Postato da Legione il 2 Settembre 2010

Questo celebre film del 1996, Trainspotting, diretto da Danny Boyle, narra le vicende malate di un gruppetto di giovani di Edimburgo, tra droga, sesso e violenza. E’ tratto dal magistrale romanzo omonimo di Irvine Welsh del quale abbiamo parlato di recente qui: recensione Trainspotting.
La differenza che salta più all’occhio tra le due opere è l’oganicità del film rispetto al libro. Là dove il romanzo si sviluppava in episodi chiaramente autoconclusivi pur essendo parti di una sola storia, il film raccoglie i fatti più significativi e li pone meglio in relazione uno con l’altro, creando una trama più solida, anche grazie all’uso della voce fuori campo.
Il film è palesemente tratto dall’opera scritta ma non la ricalca alla perfezione, quindi i dialoghi, ad esempio, sono tutti originali, così come gli espedienti narrativi e gergali dei personaggi. Come spesso accade, i personaggi acquistano un volto ma perdono di spessore e profondità. Là dove nel romanzo il vero carattere di ciascuno viene messo in luce dai fatti e dai pensieri quando parla in prima persona, nel film le sfumature vengono messe solo dalla voce narrante.
Il risultato comunque del film di Boyle è buono: è riuscito a cogliere la sfumatura allucinata e dissacrante (e forse proprio per questo ancora più estrema) di questo scenario così poco edificante di certa gioventù degli inizi degli anni Novanta, che però potrebbe essere ben trasposta anche ai giorni nostri, cambiando forse il taglio dei jeans e qualche parola di slang.
Pregevole il giovanissimo Ewan MacGregor nei panni sdruciti di Renton, il Robert Carlyle più che inquietante in quelli del bullo da mezza tacca Bebgie e, ultima ma non ultima, una colonna sonora che la fa da padrona, scelta con grande cura per il particolare.

* DATI FORNITI:
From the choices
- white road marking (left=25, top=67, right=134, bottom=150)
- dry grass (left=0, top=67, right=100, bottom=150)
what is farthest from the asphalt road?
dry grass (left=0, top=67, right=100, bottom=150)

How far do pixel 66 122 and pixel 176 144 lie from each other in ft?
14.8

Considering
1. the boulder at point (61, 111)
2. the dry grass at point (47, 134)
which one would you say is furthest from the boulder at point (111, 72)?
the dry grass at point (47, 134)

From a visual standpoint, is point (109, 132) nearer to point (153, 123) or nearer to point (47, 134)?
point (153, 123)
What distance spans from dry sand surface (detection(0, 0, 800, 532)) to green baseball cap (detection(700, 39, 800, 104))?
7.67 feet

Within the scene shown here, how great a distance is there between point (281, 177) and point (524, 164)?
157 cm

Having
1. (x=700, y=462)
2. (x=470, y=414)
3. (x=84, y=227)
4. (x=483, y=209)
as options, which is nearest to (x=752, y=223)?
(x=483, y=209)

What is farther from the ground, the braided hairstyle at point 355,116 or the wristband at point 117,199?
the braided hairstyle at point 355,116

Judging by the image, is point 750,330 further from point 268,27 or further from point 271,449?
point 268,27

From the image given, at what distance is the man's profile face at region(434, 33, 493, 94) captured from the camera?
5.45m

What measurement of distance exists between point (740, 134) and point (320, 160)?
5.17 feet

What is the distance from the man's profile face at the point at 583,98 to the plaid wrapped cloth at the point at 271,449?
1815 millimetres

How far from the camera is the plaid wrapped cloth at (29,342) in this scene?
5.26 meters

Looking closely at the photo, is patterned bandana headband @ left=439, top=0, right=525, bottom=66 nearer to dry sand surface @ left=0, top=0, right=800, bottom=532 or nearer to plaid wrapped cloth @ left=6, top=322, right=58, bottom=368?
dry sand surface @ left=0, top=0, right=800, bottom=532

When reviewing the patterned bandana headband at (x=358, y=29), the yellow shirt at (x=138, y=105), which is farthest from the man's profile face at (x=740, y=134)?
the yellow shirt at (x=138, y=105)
==
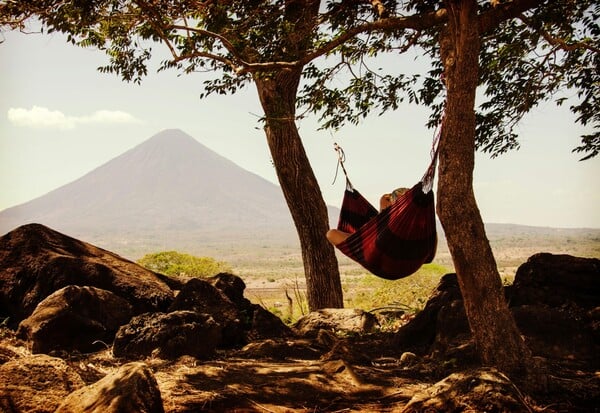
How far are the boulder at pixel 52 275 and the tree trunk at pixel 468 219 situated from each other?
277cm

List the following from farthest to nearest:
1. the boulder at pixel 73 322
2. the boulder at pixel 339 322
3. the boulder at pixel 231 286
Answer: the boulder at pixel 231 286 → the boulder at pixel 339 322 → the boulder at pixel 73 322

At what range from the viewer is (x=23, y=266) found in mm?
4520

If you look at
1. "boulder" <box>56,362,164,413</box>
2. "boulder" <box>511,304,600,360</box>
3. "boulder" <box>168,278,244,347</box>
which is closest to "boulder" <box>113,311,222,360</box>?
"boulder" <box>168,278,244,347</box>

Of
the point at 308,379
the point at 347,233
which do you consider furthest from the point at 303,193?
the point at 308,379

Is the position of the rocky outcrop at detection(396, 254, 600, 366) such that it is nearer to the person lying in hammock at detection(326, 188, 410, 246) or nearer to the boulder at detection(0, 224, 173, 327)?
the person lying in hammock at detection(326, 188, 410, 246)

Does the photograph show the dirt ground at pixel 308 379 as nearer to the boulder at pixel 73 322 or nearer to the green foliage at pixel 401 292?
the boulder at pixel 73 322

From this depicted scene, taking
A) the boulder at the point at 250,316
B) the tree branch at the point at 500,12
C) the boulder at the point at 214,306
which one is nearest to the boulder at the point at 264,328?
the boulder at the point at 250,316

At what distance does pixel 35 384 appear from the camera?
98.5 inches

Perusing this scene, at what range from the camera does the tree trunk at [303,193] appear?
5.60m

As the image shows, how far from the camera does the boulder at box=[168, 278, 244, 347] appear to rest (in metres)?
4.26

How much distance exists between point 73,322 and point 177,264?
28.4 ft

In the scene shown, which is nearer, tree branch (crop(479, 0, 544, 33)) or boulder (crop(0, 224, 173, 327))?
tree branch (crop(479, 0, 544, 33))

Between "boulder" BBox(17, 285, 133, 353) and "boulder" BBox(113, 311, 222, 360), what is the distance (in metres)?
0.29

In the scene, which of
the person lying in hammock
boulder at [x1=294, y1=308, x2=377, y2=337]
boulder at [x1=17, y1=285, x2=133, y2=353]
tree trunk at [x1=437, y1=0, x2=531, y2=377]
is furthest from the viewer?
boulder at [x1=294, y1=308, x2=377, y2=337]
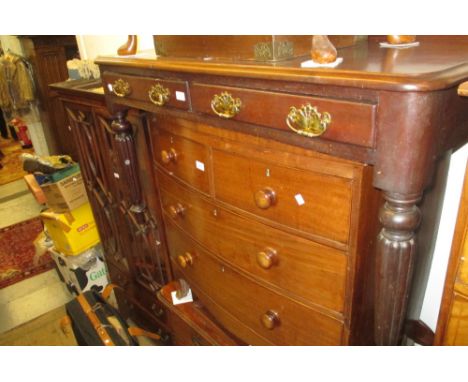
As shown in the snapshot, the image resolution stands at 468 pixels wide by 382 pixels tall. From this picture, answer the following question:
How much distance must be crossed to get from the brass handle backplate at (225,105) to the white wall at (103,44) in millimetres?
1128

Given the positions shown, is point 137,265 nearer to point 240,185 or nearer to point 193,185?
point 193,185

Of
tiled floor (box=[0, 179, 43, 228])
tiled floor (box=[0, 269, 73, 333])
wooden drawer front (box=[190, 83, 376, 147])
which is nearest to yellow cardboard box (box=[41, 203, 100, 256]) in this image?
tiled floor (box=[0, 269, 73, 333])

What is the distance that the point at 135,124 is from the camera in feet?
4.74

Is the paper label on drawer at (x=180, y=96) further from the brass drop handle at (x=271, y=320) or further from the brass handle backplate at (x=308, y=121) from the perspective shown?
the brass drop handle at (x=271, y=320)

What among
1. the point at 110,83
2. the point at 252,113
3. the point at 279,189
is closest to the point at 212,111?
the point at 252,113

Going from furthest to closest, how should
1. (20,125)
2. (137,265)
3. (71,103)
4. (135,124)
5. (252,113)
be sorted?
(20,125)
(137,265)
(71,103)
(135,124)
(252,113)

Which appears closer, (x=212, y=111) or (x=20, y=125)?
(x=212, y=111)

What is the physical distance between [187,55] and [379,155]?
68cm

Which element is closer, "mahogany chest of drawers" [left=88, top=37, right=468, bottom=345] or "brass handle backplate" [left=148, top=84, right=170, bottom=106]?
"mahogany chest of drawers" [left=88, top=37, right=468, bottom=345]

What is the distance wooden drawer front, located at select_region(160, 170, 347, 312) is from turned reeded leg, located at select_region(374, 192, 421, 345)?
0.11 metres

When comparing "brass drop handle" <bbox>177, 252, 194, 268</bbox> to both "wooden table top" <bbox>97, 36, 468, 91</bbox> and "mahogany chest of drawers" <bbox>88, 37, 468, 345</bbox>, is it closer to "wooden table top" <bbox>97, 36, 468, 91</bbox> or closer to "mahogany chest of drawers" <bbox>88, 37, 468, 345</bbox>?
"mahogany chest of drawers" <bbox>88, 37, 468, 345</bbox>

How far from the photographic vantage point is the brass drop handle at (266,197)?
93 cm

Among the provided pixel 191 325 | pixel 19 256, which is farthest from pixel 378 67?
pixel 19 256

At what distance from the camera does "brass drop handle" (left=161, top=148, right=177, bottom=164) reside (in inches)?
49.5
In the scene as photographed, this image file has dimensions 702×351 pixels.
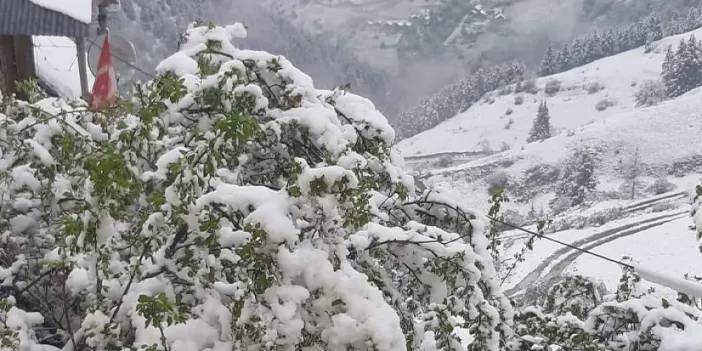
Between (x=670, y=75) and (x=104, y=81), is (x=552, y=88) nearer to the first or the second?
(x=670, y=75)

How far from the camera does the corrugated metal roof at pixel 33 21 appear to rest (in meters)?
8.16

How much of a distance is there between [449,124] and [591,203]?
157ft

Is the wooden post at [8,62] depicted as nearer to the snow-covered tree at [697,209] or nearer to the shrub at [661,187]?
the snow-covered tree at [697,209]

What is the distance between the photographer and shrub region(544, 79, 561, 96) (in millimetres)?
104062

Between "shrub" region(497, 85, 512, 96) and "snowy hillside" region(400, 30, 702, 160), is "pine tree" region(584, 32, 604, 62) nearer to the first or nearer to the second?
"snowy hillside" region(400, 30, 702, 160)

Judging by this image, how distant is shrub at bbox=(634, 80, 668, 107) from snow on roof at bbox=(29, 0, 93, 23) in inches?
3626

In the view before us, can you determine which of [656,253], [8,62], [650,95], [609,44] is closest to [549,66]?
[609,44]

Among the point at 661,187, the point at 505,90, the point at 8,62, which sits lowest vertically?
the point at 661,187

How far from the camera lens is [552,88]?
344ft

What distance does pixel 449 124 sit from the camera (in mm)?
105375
==
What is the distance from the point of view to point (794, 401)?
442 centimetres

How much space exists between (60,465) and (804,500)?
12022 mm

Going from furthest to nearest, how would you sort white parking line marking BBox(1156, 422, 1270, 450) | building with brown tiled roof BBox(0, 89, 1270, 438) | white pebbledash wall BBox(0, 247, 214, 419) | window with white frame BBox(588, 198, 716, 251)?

* I TUOI COMPITI:
A) Secondo la recensione, chi ha diretto il film Trainspotting?
B) Ricopia dalla recensione tutto il passo che va da "Il risultato comunque" fino a "per il particolare.".

* RISULTATI:
A) Danny Boyle.

B)
Il risultato comunque del film di Boyle è buono: è riuscito a cogliere la sfumatura allucinata e dissacrante (e forse proprio per questo ancora più estrema) di questo scenario così poco edificante di certa gioventù degli inizi degli anni Novanta, che però potrebbe essere ben trasposta anche ai giorni nostri, cambiando forse il taglio dei jeans e qualche parola di slang.
Pregevole il giovanissimo Ewan MacGregor nei panni sdruciti di Renton, il Robert Carlyle più che inquietante in quelli del bullo da mezza tacca Bebgie e, ultima ma non ultima, una colonna sonora che la fa da padrona, scelta con grande cura per il particolare.